3  Descriptive Statistics III

3.1 Concepts

Measures of Central Location

Measures of Central Location determine where the center of a distribution lies.

  • The mean is the average value for a numerical variable. The sample statistic is estimated by \(\bar{x}=\sum x_{i}/n\), where \(x_i\) is observation \(i\), and \(n\) is the number of observations. The population parameter is defined as \(\mu=\sum x_{i}/N\).

  • The median is the value in the middle when data is organized in ascending order. When \(n\) is even, the median is the average between the two middle values.

  • The mode is the value with highest frequency from a set of observations.

  • The weighted mean uses weights to determine the importance of each data point of a variable.
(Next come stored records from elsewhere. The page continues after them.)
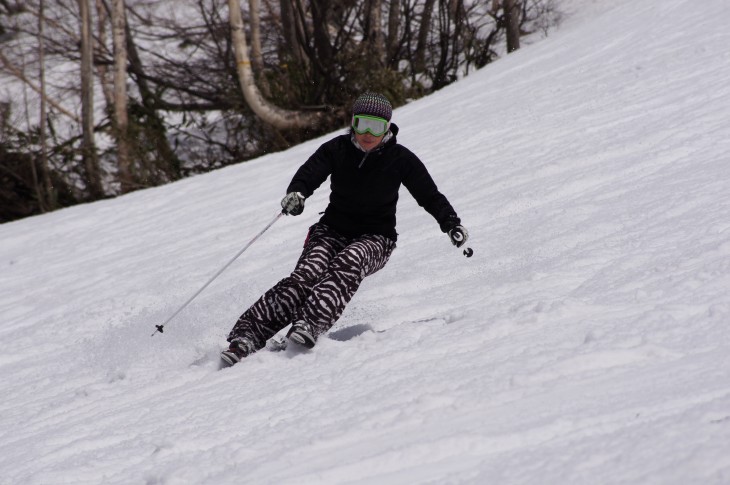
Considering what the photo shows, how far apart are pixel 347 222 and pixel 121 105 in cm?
1016

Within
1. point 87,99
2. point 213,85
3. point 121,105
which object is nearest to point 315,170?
point 121,105

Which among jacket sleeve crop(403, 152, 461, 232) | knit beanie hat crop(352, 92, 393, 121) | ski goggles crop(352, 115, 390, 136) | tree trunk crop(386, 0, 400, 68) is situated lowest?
jacket sleeve crop(403, 152, 461, 232)

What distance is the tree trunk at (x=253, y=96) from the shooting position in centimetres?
1151

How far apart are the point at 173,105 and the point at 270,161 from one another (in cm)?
639

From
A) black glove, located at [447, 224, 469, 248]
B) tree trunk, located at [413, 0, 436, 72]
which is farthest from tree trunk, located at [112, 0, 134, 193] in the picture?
black glove, located at [447, 224, 469, 248]

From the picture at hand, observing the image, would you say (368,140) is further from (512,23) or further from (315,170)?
(512,23)

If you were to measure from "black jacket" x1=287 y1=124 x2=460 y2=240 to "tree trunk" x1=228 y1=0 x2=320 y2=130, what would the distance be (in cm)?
824

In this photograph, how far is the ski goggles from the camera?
12.1 ft

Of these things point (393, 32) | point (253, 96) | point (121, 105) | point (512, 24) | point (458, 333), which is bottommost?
point (458, 333)

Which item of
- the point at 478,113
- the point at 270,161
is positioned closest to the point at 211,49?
the point at 270,161

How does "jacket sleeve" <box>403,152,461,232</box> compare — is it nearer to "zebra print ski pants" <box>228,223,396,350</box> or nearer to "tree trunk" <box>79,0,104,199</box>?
"zebra print ski pants" <box>228,223,396,350</box>

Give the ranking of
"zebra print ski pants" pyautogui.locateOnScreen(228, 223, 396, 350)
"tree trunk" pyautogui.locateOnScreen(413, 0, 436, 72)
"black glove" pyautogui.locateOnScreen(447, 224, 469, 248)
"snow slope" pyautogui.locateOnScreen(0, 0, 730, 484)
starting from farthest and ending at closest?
"tree trunk" pyautogui.locateOnScreen(413, 0, 436, 72) < "black glove" pyautogui.locateOnScreen(447, 224, 469, 248) < "zebra print ski pants" pyautogui.locateOnScreen(228, 223, 396, 350) < "snow slope" pyautogui.locateOnScreen(0, 0, 730, 484)

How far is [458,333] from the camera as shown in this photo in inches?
123

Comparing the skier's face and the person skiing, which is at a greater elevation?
the skier's face
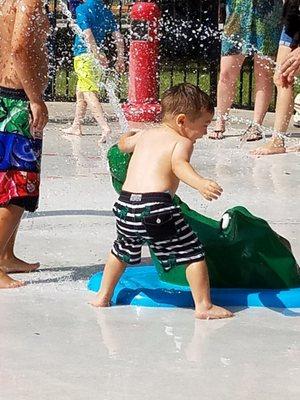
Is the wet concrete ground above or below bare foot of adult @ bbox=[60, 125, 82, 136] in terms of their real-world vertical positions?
above

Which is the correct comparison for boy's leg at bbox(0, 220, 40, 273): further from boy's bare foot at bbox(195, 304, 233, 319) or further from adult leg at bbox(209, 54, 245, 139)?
adult leg at bbox(209, 54, 245, 139)

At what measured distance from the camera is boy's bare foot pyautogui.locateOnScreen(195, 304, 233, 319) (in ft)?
14.7

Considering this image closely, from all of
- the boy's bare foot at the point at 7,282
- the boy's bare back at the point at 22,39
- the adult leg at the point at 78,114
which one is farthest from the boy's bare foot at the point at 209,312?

It is calculated by \(\frac{\sum w_{i}x_{i}}{\sum w_{i}}\), where \(w_{i}\) are the weights associated to the values \(x_{i}\).

  • The geometric mean is a multiplicative average that is less sensitive to outliers. It is used to average growth rates or rated of return. It is calculated by \(\sqrt[n]{(1+r_1)*(1+r_2)...(1+r_n)}-1\), where \(\sqrt[n]{}\) is the \(n_{th}\) root, and \(r_i\) are the returns or growth rates.

Useful R functions

Base R has a collection of functions that calculate measures of central location.

  • The mean() function calculates the average of a vector of values.

  • The median() function returns the median of a vector of values.

  • The table() function provides us with a frequency distribution. We can then identify the mode(s) of the vector provided.

  • The summary() function returns a collection of descriptive statistics for a vector or data frame.

3.2 Exercises

The following exercises will help you practice the measures of central location. In particular, the exercises work on:

  • Calculating the mean, median, and the mode.

  • Calculating the weighted average.

  • Applying the geometric mean for growth rates and returns.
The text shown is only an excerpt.